A (potential) coaching system for climbing
TL;DR
Last night at Mosaic, I was chatting with Tim Kang after he coached me through a movement I had been struggling with. His interpretation was very analytical and clear about the exact issue he noticed. Once he explained that relationship, I was able to practice the move differently and complete the section I'd been stuck on.
Afterward, I showed him some of the video analysis features I have been building for Spray, along with a few ideas around AI-assisted climbing analysis. One of the longer-term ideas is a virtual climber: an agent that represents a climber’s physical attributes and tries to move through a reconstructed 3D problem. I wrote briefly about that direction before in my working log on bouldering and computer vision.
What made the conversation surprising was that Tim had been approaching a similar question from the coaching side: given a climbing video, what should we look at in order to say something actually useful?
He also mentioned that, when coaching clients, he often finds himself returning to similar types of feedback. That does not make coaching simple or deterministic, but it suggests that some parts of expert judgment may have recurring structure. A coach sees body position, timing, tension, sequence, and failure points together. The hard question is whether software can learn to represent enough of that context to become useful.
Framing the Problem Space
That convergence is what this post is about. I want to distill the notes, references, and experiments I’ve been collecting, while reflecting on how Tim’s coaching perspective led me to rethink the direction.

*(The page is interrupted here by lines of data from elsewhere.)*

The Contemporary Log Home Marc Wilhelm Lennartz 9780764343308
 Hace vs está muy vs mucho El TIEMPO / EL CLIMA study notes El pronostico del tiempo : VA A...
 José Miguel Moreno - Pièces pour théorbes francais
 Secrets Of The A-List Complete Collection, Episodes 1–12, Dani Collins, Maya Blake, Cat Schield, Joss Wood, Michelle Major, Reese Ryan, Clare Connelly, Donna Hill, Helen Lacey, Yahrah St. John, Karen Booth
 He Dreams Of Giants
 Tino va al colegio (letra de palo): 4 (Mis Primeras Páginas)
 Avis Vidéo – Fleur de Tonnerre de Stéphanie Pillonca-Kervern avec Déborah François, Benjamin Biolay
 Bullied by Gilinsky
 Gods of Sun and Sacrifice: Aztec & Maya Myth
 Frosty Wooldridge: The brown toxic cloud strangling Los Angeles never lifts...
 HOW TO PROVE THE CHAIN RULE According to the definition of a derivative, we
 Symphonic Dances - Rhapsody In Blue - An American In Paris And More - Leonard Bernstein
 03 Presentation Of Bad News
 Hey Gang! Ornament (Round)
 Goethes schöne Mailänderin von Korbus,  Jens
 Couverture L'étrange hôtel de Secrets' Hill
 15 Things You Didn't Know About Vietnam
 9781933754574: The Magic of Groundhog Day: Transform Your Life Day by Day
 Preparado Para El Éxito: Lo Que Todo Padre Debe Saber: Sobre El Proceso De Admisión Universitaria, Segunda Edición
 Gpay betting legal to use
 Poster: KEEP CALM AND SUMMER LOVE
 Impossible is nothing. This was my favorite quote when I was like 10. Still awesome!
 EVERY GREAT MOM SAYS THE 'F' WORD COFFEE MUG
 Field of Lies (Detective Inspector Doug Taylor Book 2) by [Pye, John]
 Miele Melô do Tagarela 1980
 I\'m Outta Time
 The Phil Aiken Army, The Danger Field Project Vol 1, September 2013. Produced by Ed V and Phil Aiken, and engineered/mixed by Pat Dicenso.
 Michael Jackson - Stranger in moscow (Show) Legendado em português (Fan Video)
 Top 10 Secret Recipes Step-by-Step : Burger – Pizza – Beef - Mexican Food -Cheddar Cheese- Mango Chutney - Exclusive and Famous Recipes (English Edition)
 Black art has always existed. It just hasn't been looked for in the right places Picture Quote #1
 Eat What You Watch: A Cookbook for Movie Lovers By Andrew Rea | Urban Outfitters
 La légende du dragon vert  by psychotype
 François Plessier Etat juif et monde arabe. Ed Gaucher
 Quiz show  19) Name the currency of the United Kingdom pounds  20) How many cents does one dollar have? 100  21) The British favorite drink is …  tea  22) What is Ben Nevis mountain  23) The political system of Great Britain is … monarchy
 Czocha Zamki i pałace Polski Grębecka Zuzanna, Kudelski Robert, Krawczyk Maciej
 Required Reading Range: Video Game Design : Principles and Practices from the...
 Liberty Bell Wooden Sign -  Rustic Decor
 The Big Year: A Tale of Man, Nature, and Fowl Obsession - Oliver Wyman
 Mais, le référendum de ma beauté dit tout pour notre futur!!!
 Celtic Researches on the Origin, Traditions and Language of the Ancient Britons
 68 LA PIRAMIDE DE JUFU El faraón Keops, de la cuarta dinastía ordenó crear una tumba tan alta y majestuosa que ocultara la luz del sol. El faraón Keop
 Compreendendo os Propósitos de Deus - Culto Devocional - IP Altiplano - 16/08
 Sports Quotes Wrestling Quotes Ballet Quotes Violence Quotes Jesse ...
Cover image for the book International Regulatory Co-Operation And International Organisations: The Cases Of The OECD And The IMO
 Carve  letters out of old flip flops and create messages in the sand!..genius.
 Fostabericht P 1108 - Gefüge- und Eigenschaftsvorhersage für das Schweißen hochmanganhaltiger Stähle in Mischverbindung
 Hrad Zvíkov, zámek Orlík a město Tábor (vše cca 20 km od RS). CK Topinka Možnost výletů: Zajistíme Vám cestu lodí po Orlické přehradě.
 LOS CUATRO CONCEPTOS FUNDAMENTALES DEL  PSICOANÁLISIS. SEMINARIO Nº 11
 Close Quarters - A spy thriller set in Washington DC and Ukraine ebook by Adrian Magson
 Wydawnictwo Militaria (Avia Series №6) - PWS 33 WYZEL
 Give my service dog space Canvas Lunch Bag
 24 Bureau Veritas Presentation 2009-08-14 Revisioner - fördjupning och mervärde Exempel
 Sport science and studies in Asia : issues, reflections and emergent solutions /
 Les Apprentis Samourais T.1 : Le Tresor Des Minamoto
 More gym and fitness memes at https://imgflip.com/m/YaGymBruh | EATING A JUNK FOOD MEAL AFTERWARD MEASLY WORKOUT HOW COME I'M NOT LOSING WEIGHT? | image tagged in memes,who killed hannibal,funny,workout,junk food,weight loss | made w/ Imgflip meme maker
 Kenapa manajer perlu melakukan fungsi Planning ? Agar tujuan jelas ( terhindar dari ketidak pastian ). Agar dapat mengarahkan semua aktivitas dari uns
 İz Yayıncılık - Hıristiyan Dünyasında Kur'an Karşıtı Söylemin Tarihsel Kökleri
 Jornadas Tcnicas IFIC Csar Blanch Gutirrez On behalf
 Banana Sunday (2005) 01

The central problem, as I see it, is how to represent and reason about climbing movement well enough to produce coaching that is both technically grounded and actionable. That breaks into a set of smaller questions: what the system needs to know about the climber and the problem, what it can reliably extract from video, how it should evaluate movement, and how those observations can be turned into useful feedback.
Tim approaches the problem from the coaching side: what does good movement look like, and why do certain mistakes repeat across climbers? I tried to approach it from the system side: what information would software need in order to observe, compare, and eventually reason about those movements?
The layers I currently have in mind are:
- Problem & climber context
- Video measurement
- Movement interpretation
- Coaching feedback
- (Maybe) simulation
Q1: What does the system need to know?
A climbing video is an incomplete representation of a climb. Most videos we see on Instagram, Kaya, or other platforms are captured in 2D image space. From that alone, it is difficult to know how hard the problem is, what the wall angle is, how positive or friction-dependent a hold is, or whether a movement is realistic for a specific climber.
A coach fills in those gaps through experience. In machine learning terms, an experienced coach has years of “pre-trained weights” from climbing, watching, failing, adjusting, and teaching. They are reading the wall, the holds, the body type, the intended movement, and the failure point together.
For a system to do something similar, it needs context from both the problem and the climber.
On the problem side, this could include hold positions, shape, texture, wall angle, distance between holds, and the role of each hold in the climb. A sloper on slab, a sloper on vertical terrain, and a sloper on a steep overhang may be visually similar, but they create very different movement requirements.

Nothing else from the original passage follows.